:: AIM ::
Write out every one of the lines below word for word, leaving the pictures out.

Items from the dataset
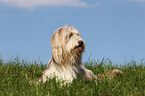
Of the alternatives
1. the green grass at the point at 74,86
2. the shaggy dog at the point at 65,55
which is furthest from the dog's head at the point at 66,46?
the green grass at the point at 74,86

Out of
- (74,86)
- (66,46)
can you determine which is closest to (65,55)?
(66,46)

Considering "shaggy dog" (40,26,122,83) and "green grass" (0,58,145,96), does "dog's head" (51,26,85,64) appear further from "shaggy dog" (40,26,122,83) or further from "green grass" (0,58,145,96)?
"green grass" (0,58,145,96)

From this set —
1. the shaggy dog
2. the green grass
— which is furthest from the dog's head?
the green grass

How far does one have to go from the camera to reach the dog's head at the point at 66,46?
5.31m

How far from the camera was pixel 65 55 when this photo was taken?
5402 mm

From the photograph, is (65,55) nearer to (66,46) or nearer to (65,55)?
(65,55)

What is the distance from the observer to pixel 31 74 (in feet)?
22.3

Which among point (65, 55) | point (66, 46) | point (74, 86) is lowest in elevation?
point (74, 86)

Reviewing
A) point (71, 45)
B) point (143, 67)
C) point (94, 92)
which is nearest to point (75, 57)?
point (71, 45)

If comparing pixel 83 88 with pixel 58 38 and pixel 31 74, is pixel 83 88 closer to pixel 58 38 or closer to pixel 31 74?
pixel 58 38

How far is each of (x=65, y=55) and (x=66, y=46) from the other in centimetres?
21

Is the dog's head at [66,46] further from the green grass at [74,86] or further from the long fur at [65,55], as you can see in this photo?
the green grass at [74,86]

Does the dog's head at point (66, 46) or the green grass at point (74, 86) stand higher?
the dog's head at point (66, 46)

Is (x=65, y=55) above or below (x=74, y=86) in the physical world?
above
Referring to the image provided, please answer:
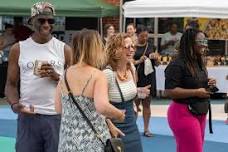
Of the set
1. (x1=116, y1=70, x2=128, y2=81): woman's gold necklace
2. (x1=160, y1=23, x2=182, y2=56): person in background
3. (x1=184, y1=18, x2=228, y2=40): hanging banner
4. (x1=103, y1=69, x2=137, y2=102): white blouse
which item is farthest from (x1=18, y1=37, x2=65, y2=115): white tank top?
(x1=184, y1=18, x2=228, y2=40): hanging banner

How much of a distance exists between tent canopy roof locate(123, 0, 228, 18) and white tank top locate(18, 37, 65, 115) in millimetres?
10233

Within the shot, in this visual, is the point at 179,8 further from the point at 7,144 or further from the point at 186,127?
the point at 186,127

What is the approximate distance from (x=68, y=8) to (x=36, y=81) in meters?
10.9

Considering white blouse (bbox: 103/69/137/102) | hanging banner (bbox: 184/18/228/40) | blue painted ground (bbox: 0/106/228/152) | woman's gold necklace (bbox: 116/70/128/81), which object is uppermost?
woman's gold necklace (bbox: 116/70/128/81)

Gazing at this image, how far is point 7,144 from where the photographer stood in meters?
9.67

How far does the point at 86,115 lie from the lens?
14.5ft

:: EXERCISE OUTPUT ::
Of the alternatives
1. the green grass at the point at 74,86
2. the shaggy dog at the point at 65,55
which is furthest from the dog's head at the point at 66,46?
the green grass at the point at 74,86

Out of
- (74,86)
- (66,46)
can you determine which is closest to (65,55)?
(66,46)

Considering "shaggy dog" (40,26,122,83) and "green grass" (0,58,145,96), does "dog's head" (51,26,85,64) appear further from "shaggy dog" (40,26,122,83) or further from "green grass" (0,58,145,96)?
"green grass" (0,58,145,96)

From this set —
1. the shaggy dog
2. the green grass
— which is furthest from the dog's head?
the green grass

How far does one have to go from the camera to reach the dog's head at the point at 66,46?
5.31m

How far from the camera was pixel 65 55 when this photo was taken?
5402 mm

From the photograph, is (65,55) nearer to (66,46) or nearer to (65,55)?
(65,55)

What is the distance from the observer to pixel 31 74 (in feet)?
22.3

Which among point (65, 55) | point (66, 46) | point (74, 86) is lowest in elevation?
point (74, 86)

Reviewing
A) point (71, 45)
B) point (143, 67)
C) point (94, 92)
which is nearest to point (75, 57)?
point (71, 45)

If comparing pixel 83 88 with pixel 58 38 and pixel 31 74, is pixel 83 88 closer to pixel 58 38 or closer to pixel 31 74?
pixel 58 38

How far is each of (x=65, y=55) and (x=66, y=46) from the other in centimetres?
21

Is the dog's head at [66,46] further from the green grass at [74,86] or further from the long fur at [65,55], as you can see in this photo?
the green grass at [74,86]

Does the dog's head at point (66, 46) or the green grass at point (74, 86) stand higher?
the dog's head at point (66, 46)

Is (x=65, y=55) above or below (x=74, y=86) in the physical world?
above
Referring to the image provided, please answer:
Of the set
1. (x1=116, y1=70, x2=128, y2=81): woman's gold necklace
2. (x1=160, y1=23, x2=182, y2=56): person in background
3. (x1=184, y1=18, x2=228, y2=40): hanging banner
4. (x1=103, y1=69, x2=137, y2=102): white blouse
which item is farthest from (x1=18, y1=37, x2=65, y2=115): white tank top?
(x1=184, y1=18, x2=228, y2=40): hanging banner

How much of a distance exists between tent canopy roof locate(123, 0, 228, 18) and white tank top locate(18, 37, 65, 115) in millimetres?
10233

Within the shot, in this visual, is the point at 179,8 further from the point at 7,144 or further from the point at 186,127?
the point at 186,127

What is the approximate distance from (x=68, y=8) to (x=36, y=81) in meters?
10.9

Considering white blouse (bbox: 103/69/137/102) | hanging banner (bbox: 184/18/228/40) | blue painted ground (bbox: 0/106/228/152) | woman's gold necklace (bbox: 116/70/128/81), which object is uppermost?
woman's gold necklace (bbox: 116/70/128/81)

Gazing at this image, how far is point 7,144 from where the photographer stood in meters?
9.67

How far does the point at 86,115 lie from the lens?
14.5ft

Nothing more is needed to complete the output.